At 5 years old, Lawrence Harper recalls sitting behind the steering wheel of a 1953 broken-down Ford, switching through different gears, pretending he was driving down the open road.

This is where his love of vehicles began.

Harper, 58, a plant foreman for ExxonMobil XTO Energy, is a member of Custom Truckers, a Tyler community-service oriented club whose members share their love of classic Chevy trucks.

Custom Truckers was created by a group of 10 friends in 1972 who wanted to give back to the community, William Hart, 65, a founder of the club, said.

"Everybody had trucks, and we just decided to get a little organization together," he said.

The club is based off the love of a particular vehicle: a 1955 to 1959 Chevy stepside truck. It's required for all members of the club to have one in order to be part of the organization.

Harper has been a member of the club since 1977. He became interested in the organization because of its purpose to help the community and those in need.

"Our slogan was Big Brothers helping others," he said. "It was just kind of up my alley. Plus, I've always liked trucks and the particular body style. I had several of those vehicles before I even got into the club and it's been fun times all the way through."

Harper is the owner of a red 1957 Chevy that runs on pump gas. He's remodeled this vehicle for about six years.

"I was trying to make it convenient, like the new vehicles, so it's easier to drive," he said. The old one has a straight access suspension and they rode like a wagon."

Unlike Harper, Hart's passion for trucks did not develop in his childhood.

"I didn't know a thing about vehicles and some of the guys in the club said you need to buy something you can work on," he said.
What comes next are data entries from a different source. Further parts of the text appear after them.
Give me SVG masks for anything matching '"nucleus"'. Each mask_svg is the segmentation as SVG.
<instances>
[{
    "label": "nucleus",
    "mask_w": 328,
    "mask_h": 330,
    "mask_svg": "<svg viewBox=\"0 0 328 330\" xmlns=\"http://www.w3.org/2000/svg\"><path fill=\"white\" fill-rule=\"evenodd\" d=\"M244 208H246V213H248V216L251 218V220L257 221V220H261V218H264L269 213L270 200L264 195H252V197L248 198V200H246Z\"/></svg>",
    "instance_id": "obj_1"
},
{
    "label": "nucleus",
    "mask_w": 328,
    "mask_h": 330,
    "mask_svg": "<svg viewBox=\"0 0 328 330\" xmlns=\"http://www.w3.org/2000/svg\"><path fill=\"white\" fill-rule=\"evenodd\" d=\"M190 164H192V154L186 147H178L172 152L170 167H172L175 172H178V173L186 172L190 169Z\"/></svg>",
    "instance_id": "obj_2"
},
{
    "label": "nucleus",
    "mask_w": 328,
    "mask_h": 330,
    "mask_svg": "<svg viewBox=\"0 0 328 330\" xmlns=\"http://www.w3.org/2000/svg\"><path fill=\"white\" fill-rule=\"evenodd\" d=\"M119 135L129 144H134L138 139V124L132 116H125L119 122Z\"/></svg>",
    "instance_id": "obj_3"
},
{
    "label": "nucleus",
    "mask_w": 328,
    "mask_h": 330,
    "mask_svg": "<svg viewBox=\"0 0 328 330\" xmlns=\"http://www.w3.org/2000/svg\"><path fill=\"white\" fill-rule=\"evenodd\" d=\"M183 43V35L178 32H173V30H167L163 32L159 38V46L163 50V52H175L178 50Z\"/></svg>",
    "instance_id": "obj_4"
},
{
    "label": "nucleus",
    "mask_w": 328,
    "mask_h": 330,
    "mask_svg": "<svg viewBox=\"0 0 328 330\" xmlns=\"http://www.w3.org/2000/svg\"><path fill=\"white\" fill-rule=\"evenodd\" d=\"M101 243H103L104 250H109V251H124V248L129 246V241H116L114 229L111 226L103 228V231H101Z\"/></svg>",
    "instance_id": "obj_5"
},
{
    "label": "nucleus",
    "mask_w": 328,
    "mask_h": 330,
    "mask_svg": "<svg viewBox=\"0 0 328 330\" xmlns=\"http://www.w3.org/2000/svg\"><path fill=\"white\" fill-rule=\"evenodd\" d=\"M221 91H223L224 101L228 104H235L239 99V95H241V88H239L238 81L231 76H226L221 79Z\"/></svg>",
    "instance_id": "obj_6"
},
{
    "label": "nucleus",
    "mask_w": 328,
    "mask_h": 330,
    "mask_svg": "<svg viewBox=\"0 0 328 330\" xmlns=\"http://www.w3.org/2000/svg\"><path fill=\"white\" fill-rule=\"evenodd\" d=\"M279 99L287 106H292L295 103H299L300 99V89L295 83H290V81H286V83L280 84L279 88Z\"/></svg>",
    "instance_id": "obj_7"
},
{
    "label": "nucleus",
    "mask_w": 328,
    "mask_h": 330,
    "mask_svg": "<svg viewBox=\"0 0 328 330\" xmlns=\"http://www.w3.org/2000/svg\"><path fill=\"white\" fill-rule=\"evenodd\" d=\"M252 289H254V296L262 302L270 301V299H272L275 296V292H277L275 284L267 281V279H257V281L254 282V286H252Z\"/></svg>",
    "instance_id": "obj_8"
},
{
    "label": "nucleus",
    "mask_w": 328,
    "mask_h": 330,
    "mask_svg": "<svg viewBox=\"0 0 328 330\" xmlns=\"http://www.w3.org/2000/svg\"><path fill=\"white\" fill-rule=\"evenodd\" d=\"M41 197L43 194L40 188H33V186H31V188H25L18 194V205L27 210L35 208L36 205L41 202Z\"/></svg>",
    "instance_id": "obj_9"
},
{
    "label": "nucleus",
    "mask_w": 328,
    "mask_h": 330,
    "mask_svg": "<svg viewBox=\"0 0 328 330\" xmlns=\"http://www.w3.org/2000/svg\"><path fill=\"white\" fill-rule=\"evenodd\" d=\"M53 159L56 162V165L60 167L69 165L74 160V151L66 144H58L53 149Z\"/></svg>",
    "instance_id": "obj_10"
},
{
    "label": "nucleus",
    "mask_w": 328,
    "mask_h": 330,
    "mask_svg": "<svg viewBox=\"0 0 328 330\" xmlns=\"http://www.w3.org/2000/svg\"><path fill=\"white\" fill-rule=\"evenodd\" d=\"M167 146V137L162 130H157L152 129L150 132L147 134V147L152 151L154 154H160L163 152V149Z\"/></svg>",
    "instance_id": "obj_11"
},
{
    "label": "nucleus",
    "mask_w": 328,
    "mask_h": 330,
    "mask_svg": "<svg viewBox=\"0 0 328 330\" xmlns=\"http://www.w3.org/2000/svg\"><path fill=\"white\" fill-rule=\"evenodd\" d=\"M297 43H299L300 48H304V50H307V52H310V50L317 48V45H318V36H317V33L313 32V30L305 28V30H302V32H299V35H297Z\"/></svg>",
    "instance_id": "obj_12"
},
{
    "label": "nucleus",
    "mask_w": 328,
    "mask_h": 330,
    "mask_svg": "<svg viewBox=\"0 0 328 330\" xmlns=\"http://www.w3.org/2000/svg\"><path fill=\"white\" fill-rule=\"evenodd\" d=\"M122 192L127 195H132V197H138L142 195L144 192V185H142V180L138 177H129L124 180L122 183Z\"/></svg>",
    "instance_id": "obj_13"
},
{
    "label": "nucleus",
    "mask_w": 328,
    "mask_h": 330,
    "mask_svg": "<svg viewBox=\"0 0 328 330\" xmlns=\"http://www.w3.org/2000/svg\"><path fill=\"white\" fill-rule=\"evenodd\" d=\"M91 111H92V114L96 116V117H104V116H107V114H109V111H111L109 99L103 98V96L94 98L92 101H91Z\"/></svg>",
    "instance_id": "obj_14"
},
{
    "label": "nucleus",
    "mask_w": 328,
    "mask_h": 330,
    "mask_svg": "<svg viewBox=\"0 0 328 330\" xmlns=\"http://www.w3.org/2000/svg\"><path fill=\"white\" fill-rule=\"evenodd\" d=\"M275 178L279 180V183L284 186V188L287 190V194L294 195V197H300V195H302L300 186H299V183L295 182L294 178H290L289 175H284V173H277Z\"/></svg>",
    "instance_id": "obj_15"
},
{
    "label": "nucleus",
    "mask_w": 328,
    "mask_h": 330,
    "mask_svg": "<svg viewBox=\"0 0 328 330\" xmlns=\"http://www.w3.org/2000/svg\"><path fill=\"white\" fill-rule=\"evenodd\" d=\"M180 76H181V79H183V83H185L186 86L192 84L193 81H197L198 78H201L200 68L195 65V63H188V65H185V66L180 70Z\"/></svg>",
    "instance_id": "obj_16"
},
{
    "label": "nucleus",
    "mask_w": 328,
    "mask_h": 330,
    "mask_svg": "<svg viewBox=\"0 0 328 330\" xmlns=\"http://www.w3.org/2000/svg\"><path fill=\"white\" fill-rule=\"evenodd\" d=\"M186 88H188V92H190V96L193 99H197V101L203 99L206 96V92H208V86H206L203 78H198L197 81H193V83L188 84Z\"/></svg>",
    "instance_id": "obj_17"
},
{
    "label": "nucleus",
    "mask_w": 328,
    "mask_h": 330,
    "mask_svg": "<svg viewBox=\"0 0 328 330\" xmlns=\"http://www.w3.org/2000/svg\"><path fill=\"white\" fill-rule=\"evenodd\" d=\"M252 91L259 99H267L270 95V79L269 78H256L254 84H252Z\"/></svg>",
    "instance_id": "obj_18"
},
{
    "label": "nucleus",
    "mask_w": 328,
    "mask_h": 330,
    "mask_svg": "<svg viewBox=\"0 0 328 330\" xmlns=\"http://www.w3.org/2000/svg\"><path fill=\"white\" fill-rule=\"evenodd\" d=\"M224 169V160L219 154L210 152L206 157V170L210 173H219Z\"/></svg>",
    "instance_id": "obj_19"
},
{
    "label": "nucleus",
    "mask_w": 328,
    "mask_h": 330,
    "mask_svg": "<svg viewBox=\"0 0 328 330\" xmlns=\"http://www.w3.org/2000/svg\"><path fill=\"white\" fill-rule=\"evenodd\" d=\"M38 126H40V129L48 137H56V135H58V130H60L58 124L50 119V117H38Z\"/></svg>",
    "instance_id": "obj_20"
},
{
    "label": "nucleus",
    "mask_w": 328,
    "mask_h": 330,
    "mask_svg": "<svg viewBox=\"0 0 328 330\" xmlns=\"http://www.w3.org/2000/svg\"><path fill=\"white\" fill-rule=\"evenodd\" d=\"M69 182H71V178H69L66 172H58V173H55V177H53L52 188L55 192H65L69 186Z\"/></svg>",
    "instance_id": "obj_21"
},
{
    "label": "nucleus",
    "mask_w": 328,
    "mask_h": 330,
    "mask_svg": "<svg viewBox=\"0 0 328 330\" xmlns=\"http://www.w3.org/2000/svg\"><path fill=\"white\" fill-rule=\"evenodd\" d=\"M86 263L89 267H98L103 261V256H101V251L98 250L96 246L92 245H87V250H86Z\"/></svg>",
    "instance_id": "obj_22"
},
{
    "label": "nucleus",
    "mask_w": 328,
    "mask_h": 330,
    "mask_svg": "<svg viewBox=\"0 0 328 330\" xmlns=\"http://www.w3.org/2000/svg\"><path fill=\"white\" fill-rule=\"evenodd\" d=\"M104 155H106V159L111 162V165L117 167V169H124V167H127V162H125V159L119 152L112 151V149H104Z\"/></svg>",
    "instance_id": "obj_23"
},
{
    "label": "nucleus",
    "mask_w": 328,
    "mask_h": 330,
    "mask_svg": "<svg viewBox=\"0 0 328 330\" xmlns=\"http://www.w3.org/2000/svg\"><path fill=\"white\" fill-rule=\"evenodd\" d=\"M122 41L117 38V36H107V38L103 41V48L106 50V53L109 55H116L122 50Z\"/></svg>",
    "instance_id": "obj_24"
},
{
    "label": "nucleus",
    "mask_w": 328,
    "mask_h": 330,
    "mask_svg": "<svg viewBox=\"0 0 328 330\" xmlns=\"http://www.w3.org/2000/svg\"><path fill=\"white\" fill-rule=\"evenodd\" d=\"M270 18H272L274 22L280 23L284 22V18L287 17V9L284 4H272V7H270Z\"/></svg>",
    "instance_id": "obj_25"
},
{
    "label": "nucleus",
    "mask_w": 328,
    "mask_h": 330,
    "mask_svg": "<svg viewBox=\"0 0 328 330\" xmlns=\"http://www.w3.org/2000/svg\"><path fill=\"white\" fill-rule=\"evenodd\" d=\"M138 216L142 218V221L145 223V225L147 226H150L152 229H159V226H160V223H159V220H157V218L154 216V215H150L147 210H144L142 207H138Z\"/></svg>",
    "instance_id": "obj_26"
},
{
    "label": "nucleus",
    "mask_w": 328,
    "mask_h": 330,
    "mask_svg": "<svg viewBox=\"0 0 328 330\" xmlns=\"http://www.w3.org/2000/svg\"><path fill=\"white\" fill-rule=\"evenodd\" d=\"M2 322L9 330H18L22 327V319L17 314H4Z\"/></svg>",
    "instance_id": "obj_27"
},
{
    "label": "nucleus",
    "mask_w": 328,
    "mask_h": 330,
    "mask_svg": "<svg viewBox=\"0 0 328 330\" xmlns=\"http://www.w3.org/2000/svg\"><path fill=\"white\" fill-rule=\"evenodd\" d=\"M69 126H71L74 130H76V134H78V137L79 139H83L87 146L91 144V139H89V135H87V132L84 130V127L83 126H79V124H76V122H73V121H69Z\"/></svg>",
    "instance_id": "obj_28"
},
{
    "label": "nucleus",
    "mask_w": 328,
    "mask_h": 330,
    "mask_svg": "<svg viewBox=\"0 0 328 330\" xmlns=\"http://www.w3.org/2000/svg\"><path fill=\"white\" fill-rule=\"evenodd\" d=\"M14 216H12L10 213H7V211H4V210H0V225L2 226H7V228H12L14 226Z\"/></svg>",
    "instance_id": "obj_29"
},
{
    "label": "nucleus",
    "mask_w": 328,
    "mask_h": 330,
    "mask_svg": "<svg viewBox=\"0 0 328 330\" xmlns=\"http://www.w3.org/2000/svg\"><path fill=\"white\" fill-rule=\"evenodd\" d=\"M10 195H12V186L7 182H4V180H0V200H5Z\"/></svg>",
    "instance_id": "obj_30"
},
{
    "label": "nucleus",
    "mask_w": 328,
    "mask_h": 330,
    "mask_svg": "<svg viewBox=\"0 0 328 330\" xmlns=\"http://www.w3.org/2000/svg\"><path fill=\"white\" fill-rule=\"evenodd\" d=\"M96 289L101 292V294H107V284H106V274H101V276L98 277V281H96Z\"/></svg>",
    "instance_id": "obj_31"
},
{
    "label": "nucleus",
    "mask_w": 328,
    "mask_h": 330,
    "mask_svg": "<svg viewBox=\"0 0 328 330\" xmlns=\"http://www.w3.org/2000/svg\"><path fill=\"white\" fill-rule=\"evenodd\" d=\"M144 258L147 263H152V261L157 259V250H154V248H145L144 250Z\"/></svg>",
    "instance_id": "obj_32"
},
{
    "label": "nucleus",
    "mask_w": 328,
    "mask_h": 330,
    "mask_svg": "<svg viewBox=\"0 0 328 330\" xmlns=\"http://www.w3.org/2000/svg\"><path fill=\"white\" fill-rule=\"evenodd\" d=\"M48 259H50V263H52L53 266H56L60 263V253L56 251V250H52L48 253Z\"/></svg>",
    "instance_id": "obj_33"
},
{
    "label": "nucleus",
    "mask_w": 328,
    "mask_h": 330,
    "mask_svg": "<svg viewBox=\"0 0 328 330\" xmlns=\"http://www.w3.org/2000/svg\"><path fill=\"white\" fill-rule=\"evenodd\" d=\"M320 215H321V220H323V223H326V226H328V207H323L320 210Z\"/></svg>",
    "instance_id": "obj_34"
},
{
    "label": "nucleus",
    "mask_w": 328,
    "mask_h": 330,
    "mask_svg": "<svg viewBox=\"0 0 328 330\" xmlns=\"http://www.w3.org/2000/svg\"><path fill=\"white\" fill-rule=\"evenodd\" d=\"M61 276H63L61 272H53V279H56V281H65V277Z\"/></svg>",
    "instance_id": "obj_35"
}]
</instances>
So, Hart purchased a 1959 Chevy truck and the club was formed a month later. For 42 years, Hart has held onto the same truck and built his knowledge of vehicles.

"I do a lot more mechanical work now — everything but interior and paint," he said.

Custom Truckers will have its annual Classic Wheels Show 9 a.m. to 4 p.m. Saturday at the Chicken Ranch on County Road 46 to help raise money for community service events.

The truckers have hosted the car show for about 15 years and it features many more classic vehicles than just Chevys, Hart said. He anticipates about 200 vehicles present at this year's show.

Portions of the funds collected from the car show are used for scholarships and other community events, such as a back-to-school drive in August.

Although the car show is free for the public, funds are collected through vehicle registration fees, food plates and T-shirts.

Hart said the organization awards two to four scholarships a year for high school graduates who need assistance to continue with higher education. Scholarship applications usually have an April deadline and can be picked up at the truckers' clubhouse, 702 W. Bow St.

Mayor Barbara Bass declared Custom Truckers Club Day on June 23, 2012, to recognize the group's service.

A diverse crowd of people attends the Classic Wheels Show each year, Harper said. He said he's seen babies, young adults, who are thinking about their dream vehicle, and older adults who can relate to the showcased classic vehicles.

"There's so many people who love cars, so, they'll be there from all walks," he said.

Registration for cars in the show continues until 1 p.m. Saturday. Registration is $25 and includes meal tickets for a fish fry 6 p.m. Friday at the Chicken Ranch and a lunch plate Saturday.